*Source text*
+++

Over the course of the next few days my senses became especially sensitive. The sounds of cars rushing against time down rainy city streets sent my head and being into a feeling of overload. I just needed to get home, inside, away from the chaos and this race that humans have subscribed to; for what, I am not sure, but seemingly to speed through the rest of our lives and miss the free gift of the present moment. I told a close female relative about my sensitivity to sound. The radio felt blaring even when it was at it’s normal volume; voices at their usual decibel now seemed to wail into my ears and the stimulation from all around me felt like too much. My relative said “maybe the family healer could help you with this.” I have moved on from the ideology that I can be ‘healed’ from these monthly sensitivities, and I’m now aware of my own truth and one that is cherished and shared by many other women: what I need is to go to my very own red tent, to plunge myself into the silent heat of a bath with a little lavender oil, to ease the tension built up in my muscle tissue with stretches, presence and breath. I replied to my relative and to myself: “I belong in the woods,” I said, “with Nature.”

+++

*Questions on the material*
1: Translate this sentence from the passage about heightened sensitivity to sound into Spanish: "I told a close female relative about my sensitivity to sound."
2: Write a continuation of the passage about heightened sensitivity to sound, picking up after its final sentence.

*Given data*

+++

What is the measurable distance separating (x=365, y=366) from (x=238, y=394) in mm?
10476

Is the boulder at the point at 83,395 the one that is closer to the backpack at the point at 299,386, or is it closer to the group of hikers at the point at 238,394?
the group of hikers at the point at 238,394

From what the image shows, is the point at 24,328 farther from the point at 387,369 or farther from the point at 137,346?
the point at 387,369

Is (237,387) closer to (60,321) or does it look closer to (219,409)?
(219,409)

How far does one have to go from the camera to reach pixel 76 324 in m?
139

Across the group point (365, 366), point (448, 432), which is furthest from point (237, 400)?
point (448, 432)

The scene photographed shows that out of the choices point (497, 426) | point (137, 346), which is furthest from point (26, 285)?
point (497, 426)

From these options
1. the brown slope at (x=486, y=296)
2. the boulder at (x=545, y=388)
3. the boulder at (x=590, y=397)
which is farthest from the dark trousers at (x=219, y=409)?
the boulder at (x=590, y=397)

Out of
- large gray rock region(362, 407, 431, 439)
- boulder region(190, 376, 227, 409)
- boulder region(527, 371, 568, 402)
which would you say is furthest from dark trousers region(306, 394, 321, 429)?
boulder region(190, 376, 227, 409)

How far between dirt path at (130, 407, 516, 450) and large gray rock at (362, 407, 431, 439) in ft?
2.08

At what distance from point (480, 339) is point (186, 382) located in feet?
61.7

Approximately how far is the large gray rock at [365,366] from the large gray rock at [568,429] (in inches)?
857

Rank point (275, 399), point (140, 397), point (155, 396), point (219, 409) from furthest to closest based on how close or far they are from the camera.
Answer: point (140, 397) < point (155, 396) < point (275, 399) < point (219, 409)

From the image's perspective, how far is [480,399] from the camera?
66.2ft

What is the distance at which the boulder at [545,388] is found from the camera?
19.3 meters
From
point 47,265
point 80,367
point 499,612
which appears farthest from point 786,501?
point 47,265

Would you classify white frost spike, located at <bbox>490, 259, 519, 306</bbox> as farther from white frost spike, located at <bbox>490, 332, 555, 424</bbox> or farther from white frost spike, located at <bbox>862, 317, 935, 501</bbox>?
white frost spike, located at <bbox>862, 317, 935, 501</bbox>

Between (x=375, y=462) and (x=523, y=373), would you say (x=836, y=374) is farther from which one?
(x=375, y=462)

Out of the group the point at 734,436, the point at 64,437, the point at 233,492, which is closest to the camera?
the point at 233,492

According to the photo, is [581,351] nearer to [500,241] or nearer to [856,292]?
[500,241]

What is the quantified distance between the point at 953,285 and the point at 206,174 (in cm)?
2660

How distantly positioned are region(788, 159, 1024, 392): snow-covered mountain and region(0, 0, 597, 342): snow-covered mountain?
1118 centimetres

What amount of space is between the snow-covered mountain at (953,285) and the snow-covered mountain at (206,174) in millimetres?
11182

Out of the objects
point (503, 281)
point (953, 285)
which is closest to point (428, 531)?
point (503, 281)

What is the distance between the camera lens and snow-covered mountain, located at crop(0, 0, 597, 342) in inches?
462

+++

*Replies*
1: Le conté a una pariente cercana sobre mi sensibilidad al sonido.

2:
“It is a day out of the month…to step out of a kind of world that keeps us occupied. Inside the Red Tent Temples we give ourselves time to remember who we are at our very core, honoring that to do that remembering we must turn from our identities and roles towards the innermost temple of our own hearts. Come into the Red Tent Temple and stop for a breath and to be in your body. In the quiet and sometimes celebratory company of wonderful women, feel. In what you feel, there is much that is waiting for you.” -The Red Tent Movement
Why do we medicate ourselves when it comes to our periods, our menstrual cycle, our moon cycle? The incredible thing is that if I take conventional medicine like ibuprofen for my cramps then sometimes I have to take it for up to three days, often over night as it is difficult to sleep with cramps. However, if I take time to do some stretching and listen in deeply to what my body is trying to tell me through my constricted muscles, then I do not have to take medication at all. I can simply take some moments to listen and the pent up tension- now being offered space and a place to say it’s invaluable piece- speaks and subsides. There is a book by Deb Shapiro that is called “The Body Speaks Your Mind.” I simply love the title of this book because it is so informative and succinct. The body is the mouth piece for your mind, for your truth, for what you are feeling on an emotional level. In this way ‘pain’ or that which is uncomfortable can be a gift. If we can dive into the pain with an open mind and a mindful breath then we can unlock the deeper messages that are our insights and our truth.